### TASK PROMPT
A single number is wanted: how many lines of the data below include the string "United"?

### TASK INPUTS
# # #

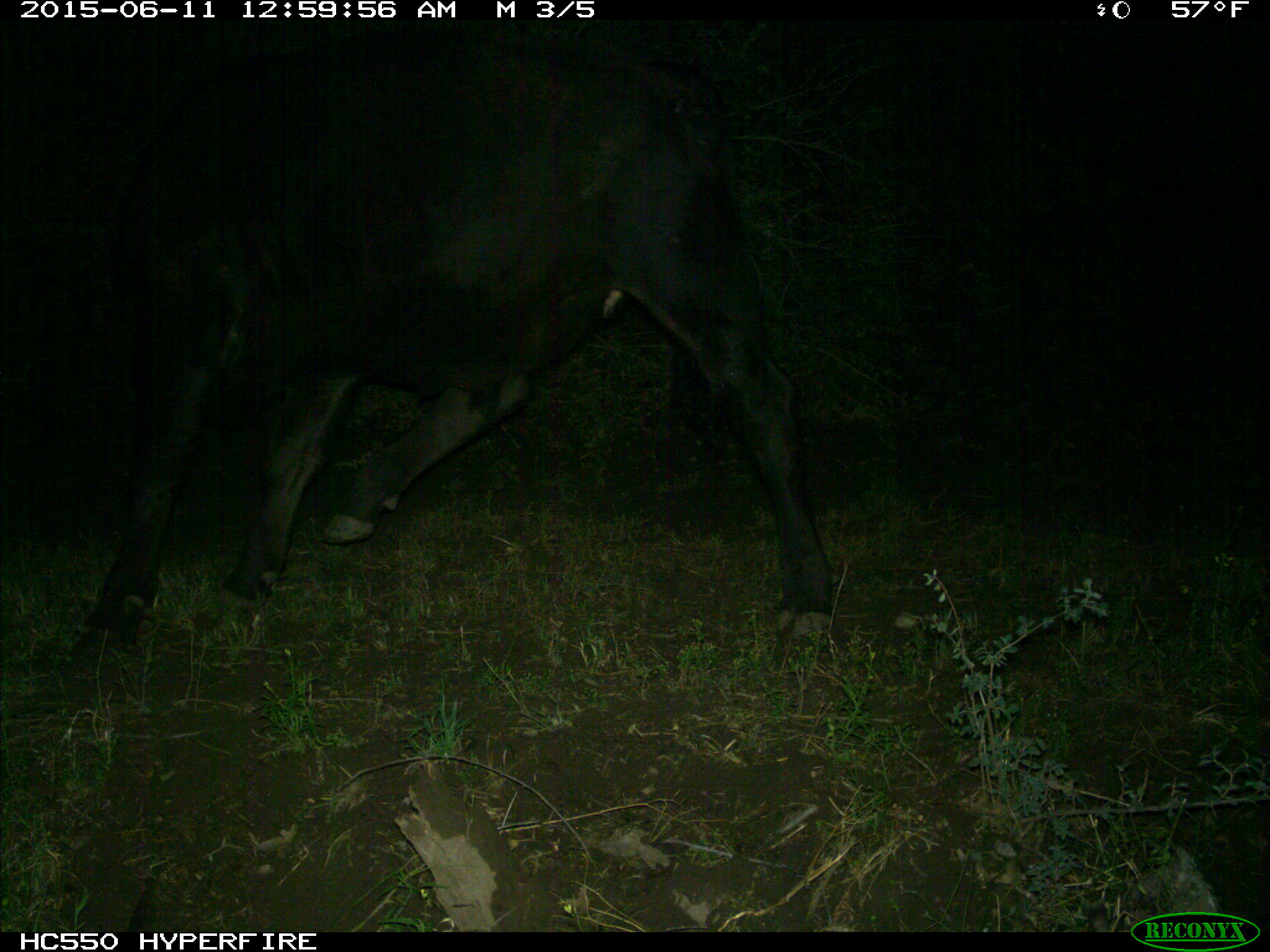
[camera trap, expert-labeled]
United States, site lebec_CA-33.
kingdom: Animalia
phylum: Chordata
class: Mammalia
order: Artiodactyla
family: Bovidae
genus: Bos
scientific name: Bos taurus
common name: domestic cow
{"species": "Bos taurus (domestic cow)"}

# # #

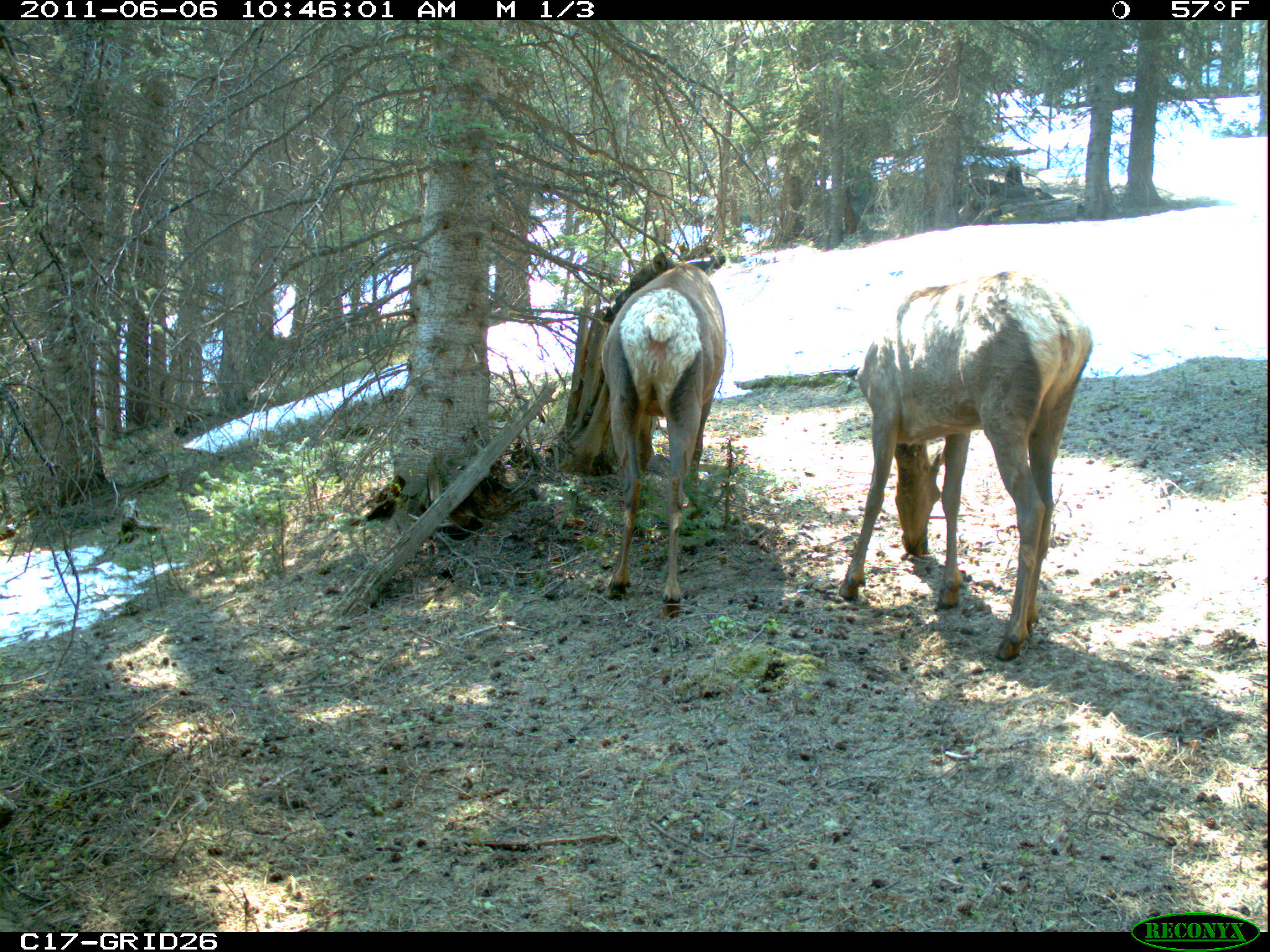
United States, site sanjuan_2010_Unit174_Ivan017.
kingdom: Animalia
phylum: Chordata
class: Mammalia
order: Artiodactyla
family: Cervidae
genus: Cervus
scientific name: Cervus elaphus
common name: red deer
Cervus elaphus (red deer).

# # #

### FINISHED TASK
2